Africola puts a modern spin on African cuisine and it’s so popular you’re going to need to make a booking in advance. It’s one of Adelaide’s most talked abouts restaurants and it certainly deserves this spotlight shining on it. Its fun, generous, attitude has challenged the haughty fine-dining norms across the city. If you’re lucky enough to be able to get a table, try to be seated at the bar so you can see the kitchen work its magic. Sample the charred pork neck with anchovy sauce and massive grilled peppers and prepare to have your taste buds changed forever.

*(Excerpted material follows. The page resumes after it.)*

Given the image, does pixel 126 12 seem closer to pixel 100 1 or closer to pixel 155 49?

Shobosho means fire station in Japanese and this restaurant centres itself around smoke and flames. They blend smoke, steam, and fire; ancient traditions of Japanese yakitori, with the finesse, skill & texture of all that is raw, cured, pickled and fermented. The menu is personally served by chefs across the bar and features a raw and snack selection, yakitori, noodles, dumplings, bao, robata grilled and spit roasted meats. One thing we can guarantee is that this is a sushi restaurant like no other you’ll have been to.
Botanic Gardens Restaurant
If you took a trip to the Botanic Gardens you won’t have been able to miss the Botanic Gardens Restaurant. The quaint former tearoom is set right in the heart of the garden, ringed by glass walls and whitewashed timber create a sophistication and class that will transport you to a different world. Paul Baker packs a lot into each dish – drawing more than 50 ingredients from the garden but still manages to show a delicate restraint with his menu. As you’d expect from a restaurant set in spectacular gardens each dish is beautifully decorated with just-picked flowers and leaves. Highlights of the menu include coffee crusted kangaroo, rich lamb tartare and slivers of squid served with pear.
Peel Street like to keep things simple, their food is straightforward, fresh and delicious. Peel Street led Adelaide's embrace of multi-cultural menus, thoughtfully combining Asian, Middle Eastern and Mediterranean ideas, it’s unique approach to dining means that their tables are full all year round. Vegetable dishes are a bright and inviting such as turmeric-roasted cauliflower folded with cashew-nut cream. Their salad of banana blossom and shredded chicken with chilli jam, peanuts, lime leaf and lemongrass is unmissable. Everything from the exposed brick and polished concrete interior to the zen like calm kitchen speak to the easy harmony that make this restaurant one of the best in Adelaide.
Adelaide Airport (code: ADL)
Adelaide international airport is the main airport servicing Adelaide. The major airlines include Jetstar, Virgin Australia, Qantas, Air New Zealand, Cathay Pacific and Regional Airline Express.
It is located just 10 minutes or 6 KM from the city. The A6 main road run directly from ADL into central Adelaide.
Car rental in Adelaide Airport
You can find most majot brands either in or close to the terminal such as Alamo, Hertz and Europcar, however some of the national and local companies operate there too such as East Coast car rental which you may find cheaper depending on the time of year. The further you can book in advance normally returns the bigger discount. An example economy car such as a Kia Rio or similar with East Coast, booking a month in advance could cost in the region of A$ 30 per day, or for something larger like a Toyota Corolla or similar it could be around A$ 36 per day.